## [Document extract]
==============================

StevenWong12/(Draft Proposal) Implement Incremental Re-Parsing in SwiftParser.md

## (Draft Proposal) Implement Incremental Re-Parsing in SwiftParser.md

      
    Raw
  

              (Draft Proposal) Implement Incremental Re-Parsing in SwiftParser.md
            
          
    Overview

Currently, SwiftParser is not able to parse incrementally. Considering the performance, instead of reparsing the entire file every time, we could speed up the parsing procedure with the information provided by old AST, which is an ability provided by the old parser.
In the old implementation, this feature was only applied to CodeBlockList and MemberDeclList. In the new implementation, It would be nice to apply node reusing to other syntax collections e.g. exprList, functionParameterList, etc.
As mentioned in Alex's Proposal, it would be good to allow more fine-grained reusable nodes via expanding the definition of nodeAtCursorCanBeReused  to allow reusing nodes such as FunctionDeclSyntax where only identifier is changed.
To sum up, I would like to propose the following ideas as this year's GSoC project:

Port the incremental re-parsing feature to SwiftParser
Expand the old design from only reusing CodeBlockList and MemberDeclList to all syntax collection type
Allow more fine-grained resuable nodes

Implementation

Enable incremental re-parsing:

Add an optional IncrementalParseTransition as a new member to the Parser class.
Add a member function loadCurrentSyntaxNodeFromCache to Parser as a wrapper for the  lookUP function and to advance cursor.


When users call Parser.parse to parse a code snippet, they could construct an instance of IncrementalParseTransition with the AST of last parse and the modified position and pass it to enable incremental parsing.

Provide early exit mechanism: Call loadCurrentSyntaxNodeFromCache at parsing functions as an early exit mechanism to speed up parsing.
Expand the definition of nodeAtCursorCanBeReused: Add new rules to determine whether nodes can be reused.
Testing

Correctness

In terms of correctness of incremental re-parsing, it is convenient to make use of SourceEdit class to create multi bogus modifications. Since SyntaxProtocol conforms to  CustomDebugStringConvertible, we could just compare description string of the old AST and the new AST to determine whether the file is correctly parsed.
Then, we could check the ByteSourceRange and Syntax  pair in IncrementalParseReusedNodeCollector to determine whether the reusable nodes conform to expectations.
Performance

To test the parsing performance at different scales, I plan to make use of SwiftSyntaxBuilder to generate a branch of testcases of different sizes and view the parsing performance on these cases.
Demo


Add incremental parsing ability to Parser

// Parser.swift
class Parser {
    ...

==============================

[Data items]
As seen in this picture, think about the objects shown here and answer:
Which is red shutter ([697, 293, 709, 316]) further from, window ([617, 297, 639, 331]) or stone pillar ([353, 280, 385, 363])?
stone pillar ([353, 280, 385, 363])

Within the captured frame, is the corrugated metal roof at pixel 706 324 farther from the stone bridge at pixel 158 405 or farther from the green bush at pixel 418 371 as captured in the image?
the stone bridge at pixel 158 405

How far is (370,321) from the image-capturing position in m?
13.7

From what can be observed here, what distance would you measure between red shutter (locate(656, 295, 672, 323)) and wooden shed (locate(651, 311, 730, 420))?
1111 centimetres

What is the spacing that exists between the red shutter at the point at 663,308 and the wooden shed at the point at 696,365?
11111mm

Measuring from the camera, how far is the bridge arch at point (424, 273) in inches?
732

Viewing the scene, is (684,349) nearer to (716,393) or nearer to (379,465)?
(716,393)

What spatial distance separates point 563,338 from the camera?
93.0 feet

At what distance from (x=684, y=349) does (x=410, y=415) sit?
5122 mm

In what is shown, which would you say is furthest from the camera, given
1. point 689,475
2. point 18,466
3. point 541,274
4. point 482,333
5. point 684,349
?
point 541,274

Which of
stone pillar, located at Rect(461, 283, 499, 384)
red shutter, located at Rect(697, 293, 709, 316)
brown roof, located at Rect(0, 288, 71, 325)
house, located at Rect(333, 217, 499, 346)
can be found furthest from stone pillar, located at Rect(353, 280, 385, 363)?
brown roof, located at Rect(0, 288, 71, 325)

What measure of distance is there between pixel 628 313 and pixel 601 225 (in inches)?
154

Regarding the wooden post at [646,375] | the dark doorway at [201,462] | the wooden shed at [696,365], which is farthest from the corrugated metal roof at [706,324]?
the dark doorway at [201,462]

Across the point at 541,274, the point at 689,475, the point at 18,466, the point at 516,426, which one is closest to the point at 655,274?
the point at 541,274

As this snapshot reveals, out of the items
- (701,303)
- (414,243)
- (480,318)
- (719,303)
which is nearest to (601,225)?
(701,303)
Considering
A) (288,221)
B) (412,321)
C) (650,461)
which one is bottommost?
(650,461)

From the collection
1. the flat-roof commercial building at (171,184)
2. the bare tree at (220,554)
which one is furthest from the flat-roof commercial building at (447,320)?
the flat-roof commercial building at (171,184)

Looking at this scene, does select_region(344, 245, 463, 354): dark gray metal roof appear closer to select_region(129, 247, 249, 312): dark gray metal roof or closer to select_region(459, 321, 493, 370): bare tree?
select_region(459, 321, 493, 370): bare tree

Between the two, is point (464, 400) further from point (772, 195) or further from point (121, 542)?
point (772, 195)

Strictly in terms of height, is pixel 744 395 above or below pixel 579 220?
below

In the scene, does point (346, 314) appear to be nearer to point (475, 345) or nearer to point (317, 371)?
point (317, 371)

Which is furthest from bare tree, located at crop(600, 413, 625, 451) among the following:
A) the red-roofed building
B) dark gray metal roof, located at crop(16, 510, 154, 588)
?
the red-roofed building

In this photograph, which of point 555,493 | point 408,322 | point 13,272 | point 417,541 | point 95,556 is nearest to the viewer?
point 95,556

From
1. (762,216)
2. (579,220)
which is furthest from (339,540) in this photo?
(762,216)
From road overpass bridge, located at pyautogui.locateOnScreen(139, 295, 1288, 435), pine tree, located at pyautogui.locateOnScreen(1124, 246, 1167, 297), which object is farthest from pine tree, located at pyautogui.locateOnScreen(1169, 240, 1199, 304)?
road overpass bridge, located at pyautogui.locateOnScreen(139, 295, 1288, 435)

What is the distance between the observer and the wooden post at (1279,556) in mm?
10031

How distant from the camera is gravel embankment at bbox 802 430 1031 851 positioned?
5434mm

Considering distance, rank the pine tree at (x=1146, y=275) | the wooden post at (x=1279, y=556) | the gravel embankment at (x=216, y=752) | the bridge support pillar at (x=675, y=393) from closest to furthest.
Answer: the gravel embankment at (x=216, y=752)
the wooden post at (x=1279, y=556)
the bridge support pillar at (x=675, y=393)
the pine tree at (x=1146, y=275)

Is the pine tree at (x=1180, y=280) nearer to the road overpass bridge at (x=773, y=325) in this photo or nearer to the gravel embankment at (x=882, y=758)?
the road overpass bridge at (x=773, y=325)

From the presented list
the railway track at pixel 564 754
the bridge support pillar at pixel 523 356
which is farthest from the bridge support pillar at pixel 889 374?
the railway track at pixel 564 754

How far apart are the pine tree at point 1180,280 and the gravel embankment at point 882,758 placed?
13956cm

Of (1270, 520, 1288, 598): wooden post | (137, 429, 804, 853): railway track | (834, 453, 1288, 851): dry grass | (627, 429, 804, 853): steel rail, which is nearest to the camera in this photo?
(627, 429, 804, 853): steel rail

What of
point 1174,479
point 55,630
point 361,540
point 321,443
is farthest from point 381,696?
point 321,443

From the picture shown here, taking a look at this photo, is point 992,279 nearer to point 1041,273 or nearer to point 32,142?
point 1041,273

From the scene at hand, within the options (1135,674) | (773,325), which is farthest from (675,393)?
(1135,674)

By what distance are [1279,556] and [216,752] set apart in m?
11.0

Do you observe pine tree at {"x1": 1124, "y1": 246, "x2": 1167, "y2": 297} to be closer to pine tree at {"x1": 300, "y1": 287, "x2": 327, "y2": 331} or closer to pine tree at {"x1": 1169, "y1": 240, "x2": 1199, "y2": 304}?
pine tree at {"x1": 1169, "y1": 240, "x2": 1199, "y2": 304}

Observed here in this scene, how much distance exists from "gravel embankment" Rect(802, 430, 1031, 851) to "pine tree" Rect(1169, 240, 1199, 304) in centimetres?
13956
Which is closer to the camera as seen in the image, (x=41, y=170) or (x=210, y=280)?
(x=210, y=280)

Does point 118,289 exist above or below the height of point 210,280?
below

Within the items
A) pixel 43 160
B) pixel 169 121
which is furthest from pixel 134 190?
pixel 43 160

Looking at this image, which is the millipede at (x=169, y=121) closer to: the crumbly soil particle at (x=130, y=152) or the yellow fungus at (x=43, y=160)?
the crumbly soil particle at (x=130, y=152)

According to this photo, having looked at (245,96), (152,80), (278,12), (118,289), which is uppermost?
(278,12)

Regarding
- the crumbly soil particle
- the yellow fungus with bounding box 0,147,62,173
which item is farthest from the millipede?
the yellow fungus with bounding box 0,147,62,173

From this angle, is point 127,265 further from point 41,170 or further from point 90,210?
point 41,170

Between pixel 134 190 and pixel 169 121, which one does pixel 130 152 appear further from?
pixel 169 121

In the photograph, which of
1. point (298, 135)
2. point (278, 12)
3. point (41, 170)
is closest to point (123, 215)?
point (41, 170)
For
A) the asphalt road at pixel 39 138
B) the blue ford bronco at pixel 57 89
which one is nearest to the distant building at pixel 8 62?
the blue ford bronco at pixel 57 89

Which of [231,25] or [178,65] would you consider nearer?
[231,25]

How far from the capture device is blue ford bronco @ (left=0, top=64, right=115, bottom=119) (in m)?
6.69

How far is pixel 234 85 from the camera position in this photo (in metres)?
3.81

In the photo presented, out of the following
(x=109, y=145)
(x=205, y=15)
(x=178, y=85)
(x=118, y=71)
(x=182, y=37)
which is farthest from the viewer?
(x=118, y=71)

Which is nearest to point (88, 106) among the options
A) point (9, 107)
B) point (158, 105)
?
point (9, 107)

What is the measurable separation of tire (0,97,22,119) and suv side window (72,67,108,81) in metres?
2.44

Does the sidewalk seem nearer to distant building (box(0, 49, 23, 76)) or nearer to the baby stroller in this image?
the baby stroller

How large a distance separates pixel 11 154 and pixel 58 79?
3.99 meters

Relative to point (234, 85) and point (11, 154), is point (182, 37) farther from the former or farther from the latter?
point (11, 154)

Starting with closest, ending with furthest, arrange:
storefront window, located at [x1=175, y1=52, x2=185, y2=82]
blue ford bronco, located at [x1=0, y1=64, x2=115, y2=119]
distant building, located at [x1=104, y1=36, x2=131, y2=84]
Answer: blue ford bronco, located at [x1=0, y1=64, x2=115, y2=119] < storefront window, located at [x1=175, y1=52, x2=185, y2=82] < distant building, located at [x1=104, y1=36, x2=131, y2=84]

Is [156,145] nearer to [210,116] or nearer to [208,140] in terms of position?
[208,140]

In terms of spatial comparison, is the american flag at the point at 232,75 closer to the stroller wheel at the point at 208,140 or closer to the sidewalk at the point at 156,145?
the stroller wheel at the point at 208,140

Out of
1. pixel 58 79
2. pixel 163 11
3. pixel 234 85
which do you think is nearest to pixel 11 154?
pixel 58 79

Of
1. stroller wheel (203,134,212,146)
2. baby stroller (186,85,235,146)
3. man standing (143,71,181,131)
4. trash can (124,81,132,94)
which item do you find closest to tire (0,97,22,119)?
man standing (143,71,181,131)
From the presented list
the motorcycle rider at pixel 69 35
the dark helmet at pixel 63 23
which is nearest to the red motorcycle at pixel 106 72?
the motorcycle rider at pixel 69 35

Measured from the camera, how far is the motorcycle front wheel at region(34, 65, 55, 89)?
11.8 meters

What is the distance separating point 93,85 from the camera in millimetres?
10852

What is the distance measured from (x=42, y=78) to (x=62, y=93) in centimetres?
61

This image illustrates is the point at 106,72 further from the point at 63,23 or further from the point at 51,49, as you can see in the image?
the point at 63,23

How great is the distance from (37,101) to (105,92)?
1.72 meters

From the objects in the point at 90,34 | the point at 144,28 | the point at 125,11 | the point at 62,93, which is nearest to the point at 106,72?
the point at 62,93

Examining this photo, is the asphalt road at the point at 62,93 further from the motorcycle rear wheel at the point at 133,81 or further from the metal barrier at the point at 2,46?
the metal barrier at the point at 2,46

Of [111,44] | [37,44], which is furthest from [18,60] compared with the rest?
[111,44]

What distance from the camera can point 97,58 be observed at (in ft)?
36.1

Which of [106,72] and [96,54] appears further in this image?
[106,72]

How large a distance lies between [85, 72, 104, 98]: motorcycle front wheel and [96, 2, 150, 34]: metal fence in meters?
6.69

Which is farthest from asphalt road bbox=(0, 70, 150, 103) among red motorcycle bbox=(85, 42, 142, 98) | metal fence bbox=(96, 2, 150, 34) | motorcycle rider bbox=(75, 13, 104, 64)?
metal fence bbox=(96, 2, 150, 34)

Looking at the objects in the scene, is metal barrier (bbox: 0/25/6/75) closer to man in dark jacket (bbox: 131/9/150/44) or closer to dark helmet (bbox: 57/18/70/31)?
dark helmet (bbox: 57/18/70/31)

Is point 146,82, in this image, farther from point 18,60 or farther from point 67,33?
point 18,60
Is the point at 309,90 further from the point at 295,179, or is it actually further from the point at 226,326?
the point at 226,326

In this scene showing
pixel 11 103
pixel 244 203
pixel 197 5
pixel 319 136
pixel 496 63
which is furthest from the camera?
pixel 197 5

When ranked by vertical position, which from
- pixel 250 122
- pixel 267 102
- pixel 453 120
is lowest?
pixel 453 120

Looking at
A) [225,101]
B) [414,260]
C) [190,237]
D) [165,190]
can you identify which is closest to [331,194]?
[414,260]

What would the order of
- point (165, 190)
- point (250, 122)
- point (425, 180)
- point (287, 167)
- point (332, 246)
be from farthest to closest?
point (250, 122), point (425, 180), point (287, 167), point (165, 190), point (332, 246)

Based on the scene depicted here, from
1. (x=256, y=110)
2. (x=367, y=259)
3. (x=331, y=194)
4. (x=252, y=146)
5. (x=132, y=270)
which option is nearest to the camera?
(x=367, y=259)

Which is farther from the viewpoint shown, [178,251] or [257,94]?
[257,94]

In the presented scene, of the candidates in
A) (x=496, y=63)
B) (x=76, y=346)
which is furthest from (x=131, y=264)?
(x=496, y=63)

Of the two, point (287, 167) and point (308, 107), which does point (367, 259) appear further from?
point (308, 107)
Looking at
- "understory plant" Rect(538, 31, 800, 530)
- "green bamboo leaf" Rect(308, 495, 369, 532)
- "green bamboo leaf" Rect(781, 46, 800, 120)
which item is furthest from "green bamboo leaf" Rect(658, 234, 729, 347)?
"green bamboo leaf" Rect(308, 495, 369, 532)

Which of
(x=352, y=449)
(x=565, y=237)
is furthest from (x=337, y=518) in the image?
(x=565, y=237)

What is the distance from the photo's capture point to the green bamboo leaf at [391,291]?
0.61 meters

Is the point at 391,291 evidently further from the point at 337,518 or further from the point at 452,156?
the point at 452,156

==============================

## [Goal]
Can you write out, word for word, the stretch of the incremental re-parsing proposal from "In terms of" through "on these cases."?

## [Written solution]
In terms of correctness of incremental re-parsing, it is convenient to make use of SourceEdit class to create multi bogus modifications. Since SyntaxProtocol conforms to  CustomDebugStringConvertible, we could just compare description string of the old AST and the new AST to determine whether the file is correctly parsed.
Then, we could check the ByteSourceRange and Syntax  pair in IncrementalParseReusedNodeCollector to determine whether the reusable nodes conform to expectations.
Performance

To test the parsing performance at different scales, I plan to make use of SwiftSyntaxBuilder to generate a branch of testcases of different sizes and view the parsing performance on these cases.